With technology advancing as quickly as it is these days, it can sometimes be hard to keep up. New phones, apps, software, and social media seem to pop up every day. Even though this constant stream of innovation is intended to make all of our lives easier, new technology can also present unprecedented challenges to individuals and organizations. The public sector is no exception to this rule.

In the 21st century, public servants are under more pressure than ever before to adapt to changing times and technology. Marvin Pichla, owner of and creative advisor for the public sector consultancy service Inspiring Innovations, wants to help feds adapt to the increasing number of “change-challenges.”

In an interview with Chris Dorobek on the DorobekINSIDER program, Pichla discussed his recent article, which outlined the three biggest change challenges public servants face in the 21st century and the steps government leaders can take to help them tackle these challenges.

Complex Problems, Simple Solutions

“Change-challenges” are those issues brought up by new technologies, demands, or social changes that put unmitigated strain on the federal government’s traditional structure. According to Pichla, most of these modern challenges do not yet have a track record of good solutions in the public sector. While public servants at all levels of government face a number of change-challenges, Pichla identified three problems virtually all public servants face in the 21st century.

1. Communication overload

With the Internet, smartphones and social media, the public has virtually instant access to information, sometimes before the government does. Digital platforms allow the public to access videos, images, and other information before even the news systems get a hold of it. The instantaneous nature of communication presents a whole series of communication challenges to government leaders.

Traditional government frameworks often take more time to both relay and respond to new information than what’s viable in the digital age. Addressing communication overload won’t be easy for any agency. However, Pichla argued that the overwhelming amount of information, “…allows public workers the opportunity to be creative in their solutions.”

To facilitate quicker communication and overall responsiveness to the public, government leaders must adjust two structural problems: stringent hierarchies and information silos.

2. Strict organizational hierarchy

Traditionally, government agencies at every level have a strict hierarchy of leadership with separate, distinct roles. However, Pichla argued that strict hierarchies often lead workers to adopt a “that’s not my job” mentality. Stringent organizational structures give people “decision-making hiding places” to avoid responsibility, he said.

This diffusion of responsibility is detrimental to an agency’s responsiveness to fluctuating situations. So what can government leaders do? Pichla contended that managers should create a “structure that blends the decision-making opportunity and responsibility into everyone’s position.” Infusing leadership would lend people the ability to keep the system moving when things don’t go as planned, fostering government agencies’ overall agility. The more agile the government is, the easier it will be to respond to the public’s demands in a much faster and smarter way.

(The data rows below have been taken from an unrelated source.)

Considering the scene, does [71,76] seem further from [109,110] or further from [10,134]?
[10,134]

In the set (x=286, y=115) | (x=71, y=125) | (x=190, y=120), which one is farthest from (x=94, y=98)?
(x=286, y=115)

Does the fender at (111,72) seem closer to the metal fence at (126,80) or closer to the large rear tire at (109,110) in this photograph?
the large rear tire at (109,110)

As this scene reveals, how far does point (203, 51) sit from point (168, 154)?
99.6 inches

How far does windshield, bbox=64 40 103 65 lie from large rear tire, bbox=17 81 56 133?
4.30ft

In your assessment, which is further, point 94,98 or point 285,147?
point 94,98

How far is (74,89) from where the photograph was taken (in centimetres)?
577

3. Intergovernmental cooperation (or lack thereof) 

Information silos make it difficult for public servant to work between two federal agencies, and even more difficult to go between a federal and state or local agency. Hierarchical divisions among the different levels of government make intergovernmental cooperation a strenuous endeavor for public workers to undertake.

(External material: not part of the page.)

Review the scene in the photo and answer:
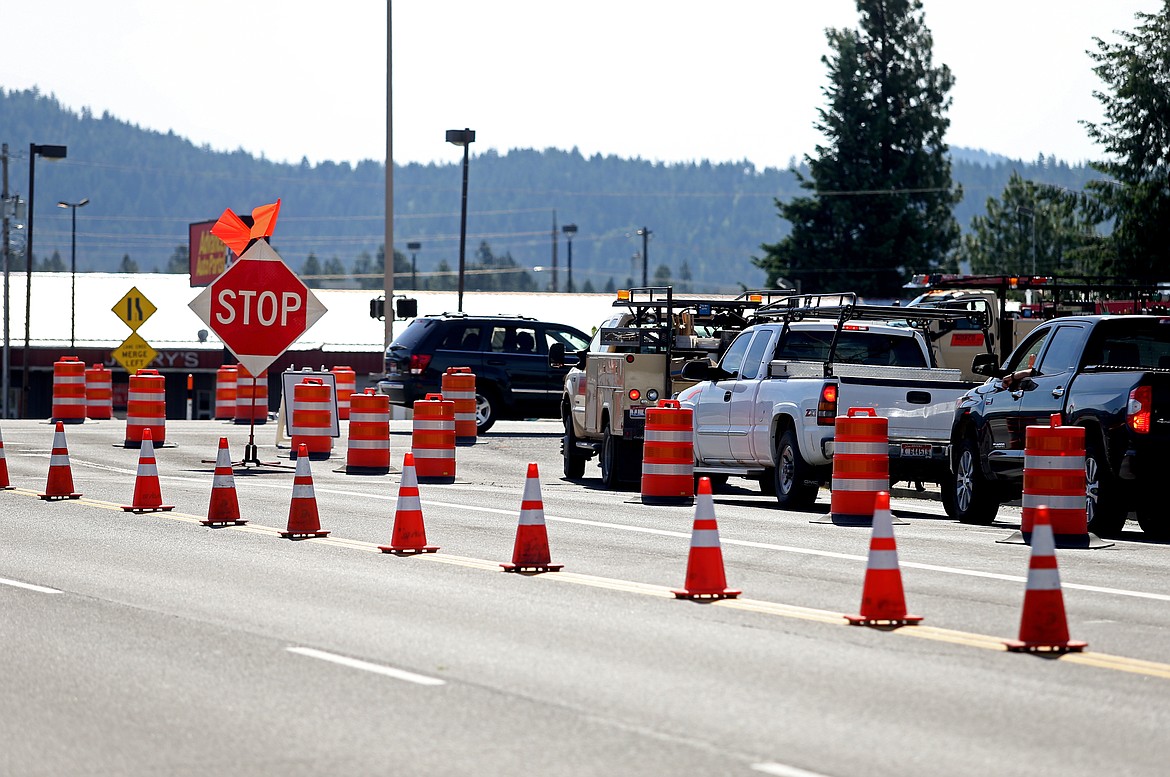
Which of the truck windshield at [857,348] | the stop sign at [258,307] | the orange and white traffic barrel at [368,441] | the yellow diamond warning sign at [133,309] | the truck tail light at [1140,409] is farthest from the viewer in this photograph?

According to Pichla, resource blending among agencies at every level of government would facilitate information sharing and cooperation. “If you approached [collaboration] in a joint-venture mode, having cooperative ownership among different units government,” you would avoid the “I can do it better myself” mentality that many agencies adopt, Pichla explained. By breaking down silos between agencies and blending partnerships, government workers at every level would be able to respond to citizens’ demands more quickly and efficiently than ever before.

Lessons for the Modern Public Servant

Regardless of your position in the government hierarchy, “When people come through public doors, they look at you as a leader,” Pichla said. They don’t think about your job description; they are looking to you for solutions to their problems. As a result, each member of an agency must take on shared responsibilities, and government leaders must delegate those responsibilities more effectively.

In the 21st century, leadership is no longer found in the corner office. To meet citizens’ growing number of demands, leadership has to be everywhere and a part of everyone in government at all times. The government’s biggest challenges require creative solutions. People in power at every level need to have a “unit of creativity within their structure – not just a workshop that happens once a year,” Pichla said.

It is every leader’s responsibility to lend public servants the freedom to ask “why not?” to challenge the status quo. Government organizations should constantly be questioning what they can change to do things better. Pichla believes the more open a workplace environment is, the better the results will be. “Innovation and creativity are meant for the public sector too,” he concluded.

Tackling change-challenges may involve adopting some non-traditional partners and approaches, and the rewards may not come right away, Pichla admitted. While his solutions are simple, they aren’t easy. But neither are the change-challenges that government faces today. To respond to these challenges, public servants must adopt more innovative approaches, blending resources and infusing leadership to form a new, more agile government structure fit for the 21st century.